她頓了頓,又說:“而且,你不推,早晚也有人推。等哪天皇帝病重,你剛登基站不穩,他們一起發難,那時候才真麻煩。”
蕭景淵盯著那張紙,手指敲了敲桌麵。他知道她說得對。最近他親眼看到那些藩王的使者在京裡活動,宴請官員,送禮拉關係,連詹事府都有人收了閩藩的玉佩。
太平來得太快,也太容易。他以為大局已定,現在想想,隻是表麵服軟,問題還在。
“所以。”他終於開口,“你是讓我明天早朝提出來?”
“對。”沈知意點頭,“由你親自提,以太子的身份推動,大家才會覺得這是國家大事,不是小事。”
“小事?”秦鳳瑤哼了一聲,“我要是男人,早就拿刀逼他們滾了。”
“可你不是。”沈知意笑了,“所以我們得動腦子。”
蕭景淵也笑了:“你們兩個,一個想把我推上去,一個恨不得直接動手。”
“我們是為你好。
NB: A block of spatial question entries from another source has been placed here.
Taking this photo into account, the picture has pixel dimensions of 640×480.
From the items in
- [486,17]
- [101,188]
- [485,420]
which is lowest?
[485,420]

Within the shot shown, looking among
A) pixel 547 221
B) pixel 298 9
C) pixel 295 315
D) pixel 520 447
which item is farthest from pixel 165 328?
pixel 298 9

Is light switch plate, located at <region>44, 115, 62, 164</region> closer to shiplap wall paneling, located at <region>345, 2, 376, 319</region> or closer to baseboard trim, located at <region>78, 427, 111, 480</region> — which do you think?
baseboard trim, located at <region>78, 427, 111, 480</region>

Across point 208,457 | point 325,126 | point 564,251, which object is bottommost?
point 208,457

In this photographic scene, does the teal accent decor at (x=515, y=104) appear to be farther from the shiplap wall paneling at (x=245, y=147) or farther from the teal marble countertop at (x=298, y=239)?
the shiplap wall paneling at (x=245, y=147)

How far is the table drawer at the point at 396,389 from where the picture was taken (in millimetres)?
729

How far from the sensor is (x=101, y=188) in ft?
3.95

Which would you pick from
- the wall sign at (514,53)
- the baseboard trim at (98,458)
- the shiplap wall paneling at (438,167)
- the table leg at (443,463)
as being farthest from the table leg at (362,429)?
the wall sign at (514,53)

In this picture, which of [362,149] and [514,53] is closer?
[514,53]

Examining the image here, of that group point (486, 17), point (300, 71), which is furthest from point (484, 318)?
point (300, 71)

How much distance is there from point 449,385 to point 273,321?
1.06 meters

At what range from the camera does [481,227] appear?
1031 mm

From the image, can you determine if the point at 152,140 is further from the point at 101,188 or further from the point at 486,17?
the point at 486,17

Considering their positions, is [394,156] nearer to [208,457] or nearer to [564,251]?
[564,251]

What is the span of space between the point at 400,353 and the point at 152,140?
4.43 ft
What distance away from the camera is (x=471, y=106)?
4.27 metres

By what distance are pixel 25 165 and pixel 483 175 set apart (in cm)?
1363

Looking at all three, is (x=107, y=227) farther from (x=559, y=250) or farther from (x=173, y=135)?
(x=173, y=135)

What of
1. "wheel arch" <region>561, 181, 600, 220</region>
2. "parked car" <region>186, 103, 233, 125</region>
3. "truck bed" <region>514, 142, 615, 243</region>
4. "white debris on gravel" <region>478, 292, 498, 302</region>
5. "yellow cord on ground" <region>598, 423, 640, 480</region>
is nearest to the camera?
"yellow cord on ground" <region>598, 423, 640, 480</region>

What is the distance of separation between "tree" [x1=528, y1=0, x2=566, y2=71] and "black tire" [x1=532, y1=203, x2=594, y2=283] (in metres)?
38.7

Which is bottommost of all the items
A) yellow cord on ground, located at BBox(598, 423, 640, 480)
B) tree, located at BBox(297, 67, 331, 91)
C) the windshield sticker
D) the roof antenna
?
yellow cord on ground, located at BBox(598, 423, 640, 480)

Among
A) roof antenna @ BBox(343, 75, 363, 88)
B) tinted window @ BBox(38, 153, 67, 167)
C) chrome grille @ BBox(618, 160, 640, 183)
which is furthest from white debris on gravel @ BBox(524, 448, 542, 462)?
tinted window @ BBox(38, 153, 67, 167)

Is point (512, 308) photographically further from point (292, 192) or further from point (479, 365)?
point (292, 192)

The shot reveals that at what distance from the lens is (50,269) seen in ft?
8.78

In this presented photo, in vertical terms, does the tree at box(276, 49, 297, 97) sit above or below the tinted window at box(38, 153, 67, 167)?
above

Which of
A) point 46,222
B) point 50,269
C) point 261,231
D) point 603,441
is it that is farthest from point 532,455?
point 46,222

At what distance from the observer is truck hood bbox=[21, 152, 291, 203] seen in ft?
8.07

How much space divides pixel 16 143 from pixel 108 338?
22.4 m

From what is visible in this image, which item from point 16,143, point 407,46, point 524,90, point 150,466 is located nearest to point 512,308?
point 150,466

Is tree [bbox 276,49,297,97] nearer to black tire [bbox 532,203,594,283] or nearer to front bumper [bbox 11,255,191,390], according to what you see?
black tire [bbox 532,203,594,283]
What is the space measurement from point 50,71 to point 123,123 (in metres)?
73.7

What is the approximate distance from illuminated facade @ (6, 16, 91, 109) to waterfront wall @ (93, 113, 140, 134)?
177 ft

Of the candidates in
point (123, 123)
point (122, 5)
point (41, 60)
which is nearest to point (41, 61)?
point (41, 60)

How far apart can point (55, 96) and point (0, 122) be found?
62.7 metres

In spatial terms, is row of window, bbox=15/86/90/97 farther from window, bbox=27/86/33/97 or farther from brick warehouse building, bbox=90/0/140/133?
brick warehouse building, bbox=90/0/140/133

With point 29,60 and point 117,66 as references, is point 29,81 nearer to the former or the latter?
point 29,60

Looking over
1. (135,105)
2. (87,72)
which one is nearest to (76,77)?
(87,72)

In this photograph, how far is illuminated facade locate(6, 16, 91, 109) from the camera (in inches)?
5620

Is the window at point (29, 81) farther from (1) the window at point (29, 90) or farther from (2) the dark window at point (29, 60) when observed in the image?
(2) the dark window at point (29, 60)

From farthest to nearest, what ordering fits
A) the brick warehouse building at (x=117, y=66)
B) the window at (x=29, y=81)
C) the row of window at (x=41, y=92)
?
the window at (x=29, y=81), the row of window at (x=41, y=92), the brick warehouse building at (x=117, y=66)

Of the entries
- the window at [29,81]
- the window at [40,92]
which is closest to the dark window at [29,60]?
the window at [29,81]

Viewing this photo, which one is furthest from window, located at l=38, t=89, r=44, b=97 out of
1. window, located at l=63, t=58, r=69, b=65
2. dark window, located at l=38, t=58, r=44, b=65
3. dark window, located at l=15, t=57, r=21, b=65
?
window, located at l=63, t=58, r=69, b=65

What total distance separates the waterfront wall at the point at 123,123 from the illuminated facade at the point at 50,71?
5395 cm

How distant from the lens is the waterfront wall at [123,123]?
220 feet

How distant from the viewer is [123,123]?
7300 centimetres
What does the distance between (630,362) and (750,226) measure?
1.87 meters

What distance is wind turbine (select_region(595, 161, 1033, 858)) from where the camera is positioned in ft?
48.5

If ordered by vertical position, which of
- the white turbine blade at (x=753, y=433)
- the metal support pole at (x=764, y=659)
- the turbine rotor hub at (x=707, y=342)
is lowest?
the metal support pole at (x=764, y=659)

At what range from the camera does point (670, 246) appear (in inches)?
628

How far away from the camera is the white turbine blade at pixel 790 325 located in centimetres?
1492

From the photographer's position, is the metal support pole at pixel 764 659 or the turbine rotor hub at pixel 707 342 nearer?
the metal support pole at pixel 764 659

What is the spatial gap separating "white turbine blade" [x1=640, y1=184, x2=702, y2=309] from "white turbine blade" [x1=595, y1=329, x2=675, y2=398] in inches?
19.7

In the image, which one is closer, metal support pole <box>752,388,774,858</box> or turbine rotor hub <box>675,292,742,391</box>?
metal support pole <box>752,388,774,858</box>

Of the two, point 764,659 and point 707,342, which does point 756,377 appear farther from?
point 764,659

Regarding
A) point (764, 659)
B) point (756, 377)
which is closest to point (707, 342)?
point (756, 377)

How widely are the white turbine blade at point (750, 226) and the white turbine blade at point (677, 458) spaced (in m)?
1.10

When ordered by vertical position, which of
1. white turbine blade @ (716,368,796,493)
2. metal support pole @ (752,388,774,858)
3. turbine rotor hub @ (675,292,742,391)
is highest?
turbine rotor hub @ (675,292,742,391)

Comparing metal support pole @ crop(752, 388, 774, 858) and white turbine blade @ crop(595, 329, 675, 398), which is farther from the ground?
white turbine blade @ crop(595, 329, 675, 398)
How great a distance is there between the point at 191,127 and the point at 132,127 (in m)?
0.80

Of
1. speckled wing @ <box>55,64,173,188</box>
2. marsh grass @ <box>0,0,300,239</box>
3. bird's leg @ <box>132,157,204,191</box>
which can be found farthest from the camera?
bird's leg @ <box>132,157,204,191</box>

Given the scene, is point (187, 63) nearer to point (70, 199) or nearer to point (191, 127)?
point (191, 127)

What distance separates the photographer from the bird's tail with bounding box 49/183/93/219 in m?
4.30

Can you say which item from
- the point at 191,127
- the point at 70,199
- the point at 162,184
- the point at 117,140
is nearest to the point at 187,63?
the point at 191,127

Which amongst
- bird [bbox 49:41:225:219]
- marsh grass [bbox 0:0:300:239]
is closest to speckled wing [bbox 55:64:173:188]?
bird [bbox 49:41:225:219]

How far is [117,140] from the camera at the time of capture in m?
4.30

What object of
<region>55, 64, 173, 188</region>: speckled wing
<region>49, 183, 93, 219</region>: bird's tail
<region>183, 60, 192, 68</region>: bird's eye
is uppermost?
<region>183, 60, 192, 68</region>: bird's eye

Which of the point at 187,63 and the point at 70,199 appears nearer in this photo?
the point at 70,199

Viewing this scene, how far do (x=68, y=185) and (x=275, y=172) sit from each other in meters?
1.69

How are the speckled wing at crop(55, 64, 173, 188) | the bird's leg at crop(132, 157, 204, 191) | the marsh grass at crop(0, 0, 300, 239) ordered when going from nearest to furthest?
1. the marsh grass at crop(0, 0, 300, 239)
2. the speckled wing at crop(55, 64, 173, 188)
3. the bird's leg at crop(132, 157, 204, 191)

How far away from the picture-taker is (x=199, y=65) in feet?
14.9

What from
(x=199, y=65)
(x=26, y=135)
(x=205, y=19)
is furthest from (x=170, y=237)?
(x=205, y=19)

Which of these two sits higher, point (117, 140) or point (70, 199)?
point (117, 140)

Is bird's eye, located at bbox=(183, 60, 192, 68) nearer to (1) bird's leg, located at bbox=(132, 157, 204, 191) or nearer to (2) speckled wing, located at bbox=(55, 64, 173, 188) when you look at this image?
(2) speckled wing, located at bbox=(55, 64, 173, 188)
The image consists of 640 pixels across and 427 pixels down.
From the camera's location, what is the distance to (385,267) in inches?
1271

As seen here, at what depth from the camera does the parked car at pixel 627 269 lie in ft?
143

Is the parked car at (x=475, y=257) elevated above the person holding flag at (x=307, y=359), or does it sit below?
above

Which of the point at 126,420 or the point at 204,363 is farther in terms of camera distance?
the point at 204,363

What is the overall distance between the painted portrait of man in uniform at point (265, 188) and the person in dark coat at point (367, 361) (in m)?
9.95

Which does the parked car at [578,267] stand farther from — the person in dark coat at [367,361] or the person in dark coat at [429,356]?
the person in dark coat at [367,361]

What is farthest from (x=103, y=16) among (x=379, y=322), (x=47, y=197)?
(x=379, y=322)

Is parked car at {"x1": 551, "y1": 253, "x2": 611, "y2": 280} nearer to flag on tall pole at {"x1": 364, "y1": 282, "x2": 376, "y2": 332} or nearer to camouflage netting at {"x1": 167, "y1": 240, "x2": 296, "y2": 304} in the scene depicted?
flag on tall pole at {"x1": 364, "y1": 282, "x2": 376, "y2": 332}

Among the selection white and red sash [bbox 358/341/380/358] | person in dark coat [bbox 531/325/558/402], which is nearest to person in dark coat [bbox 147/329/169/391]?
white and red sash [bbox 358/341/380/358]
”秦鳳瑤認真說,“你想當個好皇帝,就不能總躲後麵。百姓知道你愛吃桂花糕,也得知道你能定規矩。”
他沒再反對。站起來走到窗前,看著遠處金水橋上走遠的官員背影。陽光照在他們的帽子上,亮了一下。
“好。”他轉身,“我提。但要用我的說法。”
“你說。”兩人一起說。
“我不說‘削權’,也不說‘限製’。我說‘安社稷’,說‘固根本’。就說藩王長期住在京城,花朝廷的錢,不如回去治理封地,照顧百姓,這纔是親人之間該做的事。”
沈知意眼裏一亮:“這話好。聽著仁義,又有決心,沒人能挑毛病。”
“那就定了。”秦鳳瑤一拍桌子,“我回去準備。明天早朝你一開口,我就讓侍衛把名單遞上去——哪些藩王在京住了幾年,花了多少錢,養了多少私兵,一筆一筆全擺出來。”
“別太狠。”蕭景淵說,“點到為止。我們要立規矩,不是要鬧翻。”
“明白。”她笑了笑,“我知道分寸。”
那天晚上,東宮的燈一直亮著。沈知意在燈下抄寫奏議草稿,秦鳳瑤在院子裏巡視,蕭景淵在書房翻舊製度文書,直到三更才睡。
第二天一早,天剛亮,百官進殿。
鐘鼓響完,眾人站好班。蕭景淵站在禦階前,穿的是常服,沒戴冠冕,神情比平時嚴肅。他往前一步,聲音不高,但整個大殿都聽得清。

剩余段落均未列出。